Why are you calling? For money? Of course, you’re calling for money. If he’s a good father, he’ll find a way to send some if he can’t get back. If you were a good mother, Delfina began, but it came as hardly even a whisper, and she lacked the real courage to talk back this way, to summon the memory of her white-haired father who had died years ago and taken with him, it seemed, any criticism of his late-night ways. Her voice was lost anyway as her mother yelled out to trade the phone over to Delfina’s sister, and in the moment when the exchange left them all suspended in static, Delfina hung up the receiver. She had not even given them the address for the Western Union office and she would have to apologize, she knew, when the worst of the financial troubles would be upon her. But for the moment, she relished how she had left her older sister calling into the phone, staring back incredulous at her mother.

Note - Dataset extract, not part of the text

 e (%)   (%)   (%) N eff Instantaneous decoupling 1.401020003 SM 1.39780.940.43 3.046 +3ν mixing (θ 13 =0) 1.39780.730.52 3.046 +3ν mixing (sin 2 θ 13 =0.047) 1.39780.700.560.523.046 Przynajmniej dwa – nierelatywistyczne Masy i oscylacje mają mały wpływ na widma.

Come along, she said to Kiki when she went to collect him from the toy aisle, where he had quietly scattered the pieces of a board game without the notice of the clerk. He started to cry out in protest, now that he was in the cool and quiet of the five-and-dime and she was pulling him away from the bins of marbles and plastic army men. Delfina imagined the footsteps of the clerk coming to check on the commotion and, in her hurry to shove the board game back onto the shelf, she let slip the payphone dimes, Kiki frozen in surprise by their clatter before he stooped to pick them up.

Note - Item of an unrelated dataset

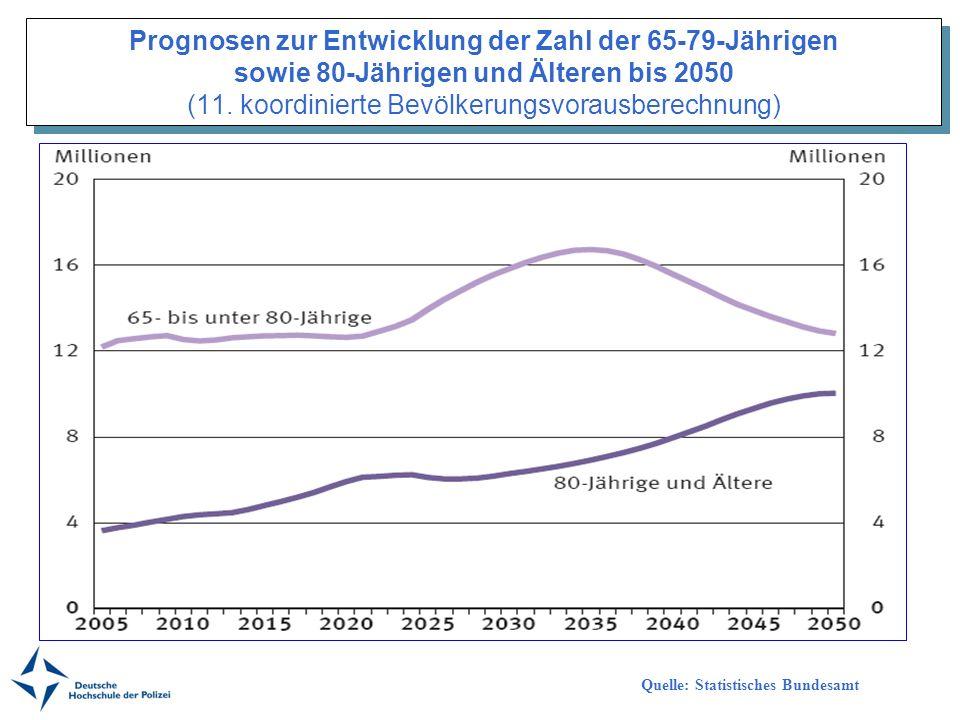 Prognosen zur Entwicklung der Zahl der 65-79-Jährigen sowie 80-Jährigen und Älteren bis 2050 (11. koordinierte Bevölkerungsvorausberechnung) Quelle: S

Come along, she said again, letting him have the dimes. Ice cream, she whispered in encouragement, and led on by this suggestion, he followed her out of the store. Kiki fell meek and quiet once again, as if he knew not to jeopardize his sudden fortune. It was only right to reward him with the promised treat, and she led him down the street to the drugstore with its ice cream stand visible from the large front window. It was only ten in the morning and the young woman at the main register had to come around to serve them two single scoops, but Delfina didn’t even take the money from Kiki’s hands to pay for it. She had a single folded dollar bill in her pocket and she handed it to the clerk, foolish, she thought, to be spending so frivolously. But her boy didn’t need to know those troubles. His Saturday was coming along like any other, his father sometimes not home at sundown and always gone at sunrise. There was no reason to get him wondering about things he wasn’t yet wondering about.

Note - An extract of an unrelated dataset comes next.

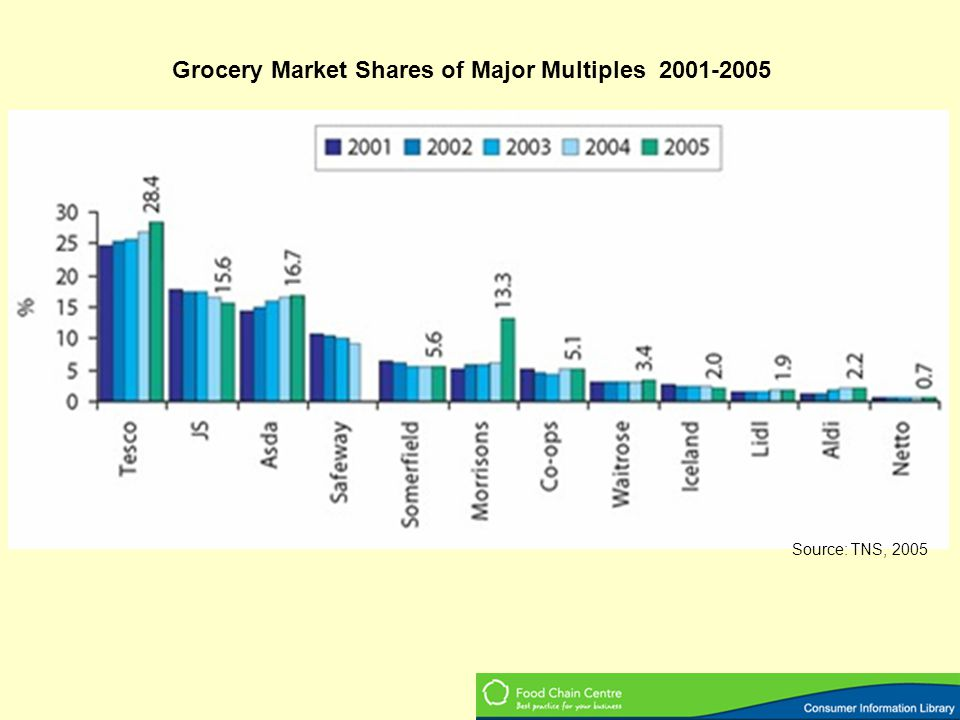 Grocery Market Shares of Major Multiples 2001-2005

Delfina led him to the little park across the street from the town bank. He gripped his cone tightly and his other hand held the fist of dimes. She motioned him to pocket the change for safekeeping. Put it away, she said, sitting on one of the benches. But her little boy kept them in his grip and so she patted his pocket more firmly to encourage him and that’s when she felt it, a hard little object that she knew instantly was something he had stolen from the toy aisle.

Let me see, she said, or I will take away your coins. Kiki struggled against her, smearing some of the ice cream on his pants, which finally distressed him into actual tears. Ya, ya, Delfina said, calming him, and fished what was in his pocket, a little green car, metal and surprisingly heavy. Her little boy was inconsolable and the Saturday shoppers along the sidewalk stopped to look in their direction. Sssh, she told him, there, there, and took the time to show him the car in the palm of her hand before she slipped it back into his pocket. Ya, ya, she said one more time, and leaned back on the bench, the Saturday morning going by.

Later, when they rounded the corner back into the neighborhood, she saw Lis out in her dirt yard. She was tending to a small bed of wild sunflowers, weeding around them with a hoe, her back turned to the street. The closer they got to Lis’s yard, the harder the scuffling of Kiki’s shoes became and Lis turned around to the noise.

Buenos dias, Delfina greeted her. She wanted to keep walking but Lis made her way toward her and she knew she would have to stop and listen, much like the time in Arizona on the trip out here, when she had accidentally locked eyes with a man at a gas station, and he had walked over to rap on the window of the Galaxie and beg for some change.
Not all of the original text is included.